The published IMI intervention white paper represents a review of the research into myopia-related interventions, organized under four categories: optical, pharmacological, behavioral and surgical. The evidence for treatment efficacy contained in relevant published studies were evaluated and recommendations made, based on the quality of the studies and the strength of the evidence. An overview of the key findings of this report are provided here.

KEY FINDINGS

Optical interventions

The use of spectacles lenses for slowing myopia progression has many advantages over other optical options for children, in that they are easy to fit, are mostly well accepted and tolerated, are affordable by most, and are minimally invasive. Spectacle lens-based interventions include both standard and customized single vision (SV) lens designs, as well as bifocal and progressive spectacle lenses. Findings from animal studies predict that undercorrection of myopia with SV spectacles, leaving residual myopic errors for distance viewing, will slow progression. However, since 2000, three randomized clinical trials examining the effect of under-correction (by +0.50 to +0.75 D, over 1.5 to 2.0 years), found either increased myopia progression or no benefit, compared to progression in fully corrected SV spectacle wearers. However, a recent study in rural China examining progression rates in children unintentionally uncorrected or undercorrected, yielded contradictory results, pointing to likely confounding factors. That intentional undercorrection leads to behavioral changes, including reduced outdoor activities, is among possible explanations for these different study outcomes.

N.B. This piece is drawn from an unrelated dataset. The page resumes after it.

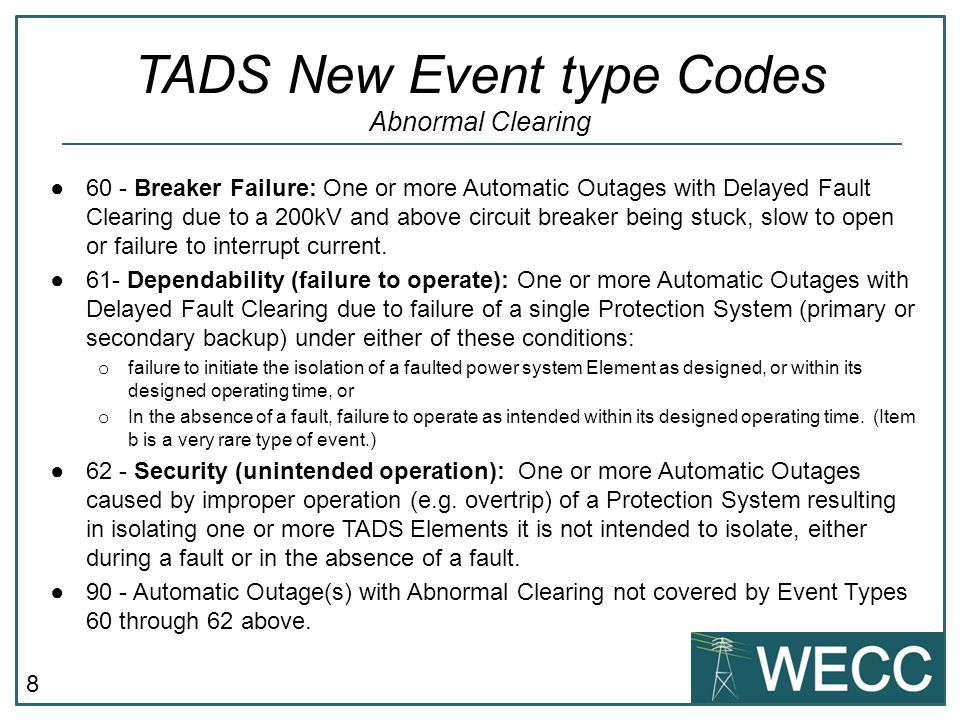 9 TADS Forms o 1.1 Non – Reporting TO Statement o 1.2 Reporting TO Statement o 2.1 Tie Lines and Jointly Owned AC & DC o 2.2 Jointly Owned AC/DC BTB Converters o Transmission Inventory Data o Transformer Inventory Data o Common Corridor Inventory Data o 3.3 AC/DC BTB Converter Inverter Data o 3.4 Summary Automatic Outage Data o 4.1 AC Circuit Detailed Outage Data o 4.2 DC Circuit Detailed Outage Data o 4.3 Transformer Detailed Outage Data o 4.4 AC/DC BTB Converter Detailed Outage Data o 5.0 Event Code Data o 6.1 AC Circuit Non Automatic Outage Data o 6.2 DC Circuit Non Automatic Outage Data o 6.3 Transformer Non Automatic Outage Data o 6.4 AC/DC BTB Converter Non Automatic Outage Data NERC TADS Forms WECC TRD Sheets Future Reporting for CY 2013 Data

Other findings from animal studies offer strong evidence for contributions by the peripheral retina to eye growth regulation and refractive error development. Of note, imposition of hyperopic defocus on the retinal periphery accelerates eye growth, while the converse is true for imposed myopia. Based on reports of relative peripheral hyperopia in myopic eyes corrected with SV spectacles, it has been speculated that such hyperopic errors may drive myopia progression. However, randomized clinical trials of three novel spectacle lens designs aimed at reducing relative peripheral hyperopia yielded generally disappointing results, with no clinically significant decreases in myopia progression achieved. Likewise, two more recent trials, one involving a positively aspherized lens design (MyoVision lens), in Japanese children and the other, a combination of relative peripheral myopic defocus and a progressive addition zone for near, found no benefit from either.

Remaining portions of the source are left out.